Valley symmetry breaking and gap tuning in graphene by spin doping

TL;DR

This paper investigates how spin doping in graphene creates valley-specific gaps and enables independent tuning of electronic properties, leading to novel quantum Hall phenomena and distinctive optical conductivities.

Contribution

It introduces a model for graphene with spin textures that breaks valley symmetry and allows independent gap tuning, revealing new quantum Hall effects.

Findings

Valley symmetry is broken by spin doping creating tunable gaps.

Independent control of valley gaps leads to two Hall plateaux.

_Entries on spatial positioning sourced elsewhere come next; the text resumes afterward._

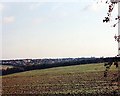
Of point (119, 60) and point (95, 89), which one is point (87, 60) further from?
point (119, 60)

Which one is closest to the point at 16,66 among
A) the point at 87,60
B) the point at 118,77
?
the point at 87,60

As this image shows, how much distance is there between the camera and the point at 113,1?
5426mm

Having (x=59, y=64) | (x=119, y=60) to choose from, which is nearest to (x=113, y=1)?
(x=119, y=60)

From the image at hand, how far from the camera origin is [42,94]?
94.2 feet

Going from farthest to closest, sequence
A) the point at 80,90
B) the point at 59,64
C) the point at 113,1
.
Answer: the point at 59,64
the point at 80,90
the point at 113,1

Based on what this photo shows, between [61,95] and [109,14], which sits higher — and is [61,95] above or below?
below

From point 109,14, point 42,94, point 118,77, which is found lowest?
point 42,94

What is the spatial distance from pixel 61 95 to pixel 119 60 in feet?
71.7

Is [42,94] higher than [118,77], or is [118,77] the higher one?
[118,77]

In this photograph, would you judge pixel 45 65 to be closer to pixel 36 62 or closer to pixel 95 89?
pixel 36 62

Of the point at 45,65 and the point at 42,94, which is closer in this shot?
the point at 42,94

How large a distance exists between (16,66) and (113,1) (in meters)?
61.5

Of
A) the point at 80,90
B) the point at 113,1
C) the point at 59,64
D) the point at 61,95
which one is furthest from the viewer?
the point at 59,64

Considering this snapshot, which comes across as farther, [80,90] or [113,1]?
[80,90]
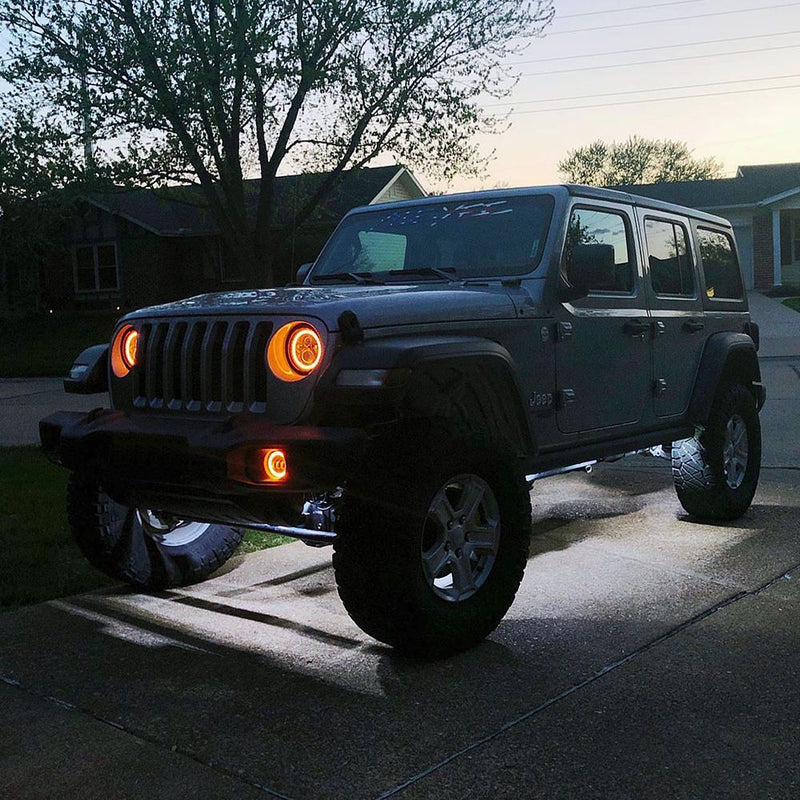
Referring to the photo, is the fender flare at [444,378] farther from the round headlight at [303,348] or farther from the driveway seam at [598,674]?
the driveway seam at [598,674]

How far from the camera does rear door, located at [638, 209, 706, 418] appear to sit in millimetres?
6430

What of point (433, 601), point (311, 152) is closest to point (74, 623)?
point (433, 601)

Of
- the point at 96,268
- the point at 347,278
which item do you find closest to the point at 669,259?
the point at 347,278

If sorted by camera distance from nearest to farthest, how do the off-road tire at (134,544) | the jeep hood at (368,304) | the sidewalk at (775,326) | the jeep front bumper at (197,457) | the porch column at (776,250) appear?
the jeep front bumper at (197,457) → the jeep hood at (368,304) → the off-road tire at (134,544) → the sidewalk at (775,326) → the porch column at (776,250)

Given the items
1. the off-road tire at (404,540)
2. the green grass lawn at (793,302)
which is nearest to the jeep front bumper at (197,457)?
the off-road tire at (404,540)

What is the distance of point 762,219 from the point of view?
3916 cm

Logarithmic singularity in Hall conductivity at gap resonance.

Abstract

We study graphene with an adsorbed spin texture, where the localized spins create a periodic magnetic flux. The latter produces gaps in the graphene spectrum and breaks the valley symmetry. The resulting effective electronic model, which is similar to Haldane's periodic flux model, allows us to tune the gap of one valley independently from that of the other valley. This leads to the formation of two Hall plateaux and a quantum Hall transition. We discuss the density of states, optical longitudinal and Hall conductivities for nonzero frequencies and nonzero temperatures. A robust logarithmic singularity appears in the Hall conductivity when the frequency of the external field agrees with the width of the gap.